By BRUCE LOWITT
© St. Petersburg Times, published November 18, 1999
The rule was very clear. No two receivers could touch the football in succession on the same play; a defensive player had to touch it between the two for the second receiver to make a legal catch.
Jack Tatum swears to this day he never touched it.
No matter. Tatum, the Oakland safety, and Frenchy Fuqua, the other Pittsburgh receiver, are only footnotes to history, to Franco Harris' reception of Terry Bradshaw's desperation pass.
Harris' catch and run on Dec. 23, 1972, lives in the annals of NFL game-winning pass plays so remarkable that they boast their own identities -- The Catch (Joe Montana to Dwight Clark) and the Hail Mary (Roger Staubach to Drew Pearson).
And the Immaculate Reception.
It gave the Steelers a 13-7 triumph with only five seconds remaining in their AFC divisional playoff game in Three Rivers Stadium. That came just 68 seconds after the Raiders apparently had scored the winning touchdown on a 30-yard run by quarterback Ken Stabler.
Now Bradshaw's job was basic: get close enough for a game-winning field goal. But after four passes, Pittsburgh faced fourth and 10 on its 40-yard line.
The play called for Bradshaw to throw to little-known Barry Pearson; maybe the Raiders would lose him downfield. But Oakland jammed him at the line and Bradshaw was chased out of the pocket.
Harris was pass-blocking for Bradshaw. He took off downfield as Bradshaw scrambled.
"I wasn't supposed to be out there," Harris said. "I thought Terry was in trouble. ... I thought I'd better get out there if he had to throw it to me."
Bradshaw fired the ball toward Fuqua, his secondary receiver. As the ball got to Fuqua at the Raiders 35-yard line, so did Tatum. "All I was trying to do was knock the ball loose," Tatum said. "I touched the man but not the ball."
Said Fuqua: "I thought I could catch it, but somebody hit me from behind. Next thing I know, Franco went roaring past me. I was wondering what the hell was going on."
The pass had ricocheted off Fuqua -- and, referee Fred Swearingen ruled -- off Tatum as well, soaring 7 yards back in a lazy arc. Harris, steaming down the left sideline, picked the ball off his shoe tops and raced 42 yards to the end zone.

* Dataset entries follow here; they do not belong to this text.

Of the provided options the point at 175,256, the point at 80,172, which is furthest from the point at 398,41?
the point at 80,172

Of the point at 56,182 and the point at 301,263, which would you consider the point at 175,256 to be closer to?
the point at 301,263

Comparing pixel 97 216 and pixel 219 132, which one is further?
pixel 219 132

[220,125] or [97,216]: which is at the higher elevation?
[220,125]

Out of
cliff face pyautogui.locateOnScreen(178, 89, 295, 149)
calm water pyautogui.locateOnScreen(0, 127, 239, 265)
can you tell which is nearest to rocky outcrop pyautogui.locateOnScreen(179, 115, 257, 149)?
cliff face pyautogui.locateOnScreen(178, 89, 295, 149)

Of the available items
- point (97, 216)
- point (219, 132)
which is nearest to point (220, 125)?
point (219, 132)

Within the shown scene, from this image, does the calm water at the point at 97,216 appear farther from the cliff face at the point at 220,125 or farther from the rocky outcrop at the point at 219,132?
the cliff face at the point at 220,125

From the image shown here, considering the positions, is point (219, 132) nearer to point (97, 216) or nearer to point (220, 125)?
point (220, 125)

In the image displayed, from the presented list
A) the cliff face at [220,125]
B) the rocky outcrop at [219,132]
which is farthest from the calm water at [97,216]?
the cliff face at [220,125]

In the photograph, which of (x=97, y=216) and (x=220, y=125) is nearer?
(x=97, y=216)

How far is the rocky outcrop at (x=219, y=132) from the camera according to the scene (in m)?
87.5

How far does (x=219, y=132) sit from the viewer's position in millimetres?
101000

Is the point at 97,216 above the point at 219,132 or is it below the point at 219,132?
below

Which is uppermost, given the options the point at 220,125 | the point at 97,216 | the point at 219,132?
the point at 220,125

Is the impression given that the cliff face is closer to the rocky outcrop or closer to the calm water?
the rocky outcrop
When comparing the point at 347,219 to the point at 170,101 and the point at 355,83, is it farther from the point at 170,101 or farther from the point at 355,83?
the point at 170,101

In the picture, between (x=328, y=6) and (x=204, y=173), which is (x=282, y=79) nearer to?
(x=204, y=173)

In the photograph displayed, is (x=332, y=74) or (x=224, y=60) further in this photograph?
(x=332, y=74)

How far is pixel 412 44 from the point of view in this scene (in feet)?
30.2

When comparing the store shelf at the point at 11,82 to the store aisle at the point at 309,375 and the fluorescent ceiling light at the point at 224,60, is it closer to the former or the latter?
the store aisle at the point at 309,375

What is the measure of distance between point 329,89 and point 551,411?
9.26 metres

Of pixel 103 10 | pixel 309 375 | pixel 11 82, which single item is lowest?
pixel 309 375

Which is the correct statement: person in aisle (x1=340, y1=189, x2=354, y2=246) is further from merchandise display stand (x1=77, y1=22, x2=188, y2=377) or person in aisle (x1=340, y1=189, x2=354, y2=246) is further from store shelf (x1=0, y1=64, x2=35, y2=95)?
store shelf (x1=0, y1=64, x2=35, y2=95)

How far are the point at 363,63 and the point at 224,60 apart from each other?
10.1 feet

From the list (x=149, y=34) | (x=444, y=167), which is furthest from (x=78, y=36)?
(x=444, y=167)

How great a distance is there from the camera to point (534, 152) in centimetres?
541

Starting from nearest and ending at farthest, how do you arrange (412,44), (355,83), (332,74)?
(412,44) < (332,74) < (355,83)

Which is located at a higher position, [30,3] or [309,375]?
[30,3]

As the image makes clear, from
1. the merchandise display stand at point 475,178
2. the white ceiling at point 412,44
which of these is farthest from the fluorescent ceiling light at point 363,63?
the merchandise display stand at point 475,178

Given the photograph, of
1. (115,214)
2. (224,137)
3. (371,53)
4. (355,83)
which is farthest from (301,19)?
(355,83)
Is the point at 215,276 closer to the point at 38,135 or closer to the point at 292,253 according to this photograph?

"I was damn lucky," he said.
The play may well have been the first subjected to instant replay by the NFL, although the league denied it. After the officials signaled that it was a TD, Swearingen conferred with them, then used a sideline telephone to call Art McNally, NFL supervisor of officials, in the press box. Then the touchdown signal was given again.
Jim Kensil, the NFL's executive director, insisted Swearingen was merely advising McNally that the play was legal. "There was no decision from the press box and television replay was not used in making the decision," Kensil said. "The referee was simply clearing up a confusing situation."
Bradshaw never saw the play. Neither did Steelers coach Chuck Noll. Neither did 71-year-old Art Rooney, beloved owner of the Steelers. He was in the Pittsburgh locker room, waiting to personally thank his players for what he thought was a valiant effort in a losing cause. For 40 years his team had never made the playoffs. Two years later it gave him a Super Bowl -- and three more after that.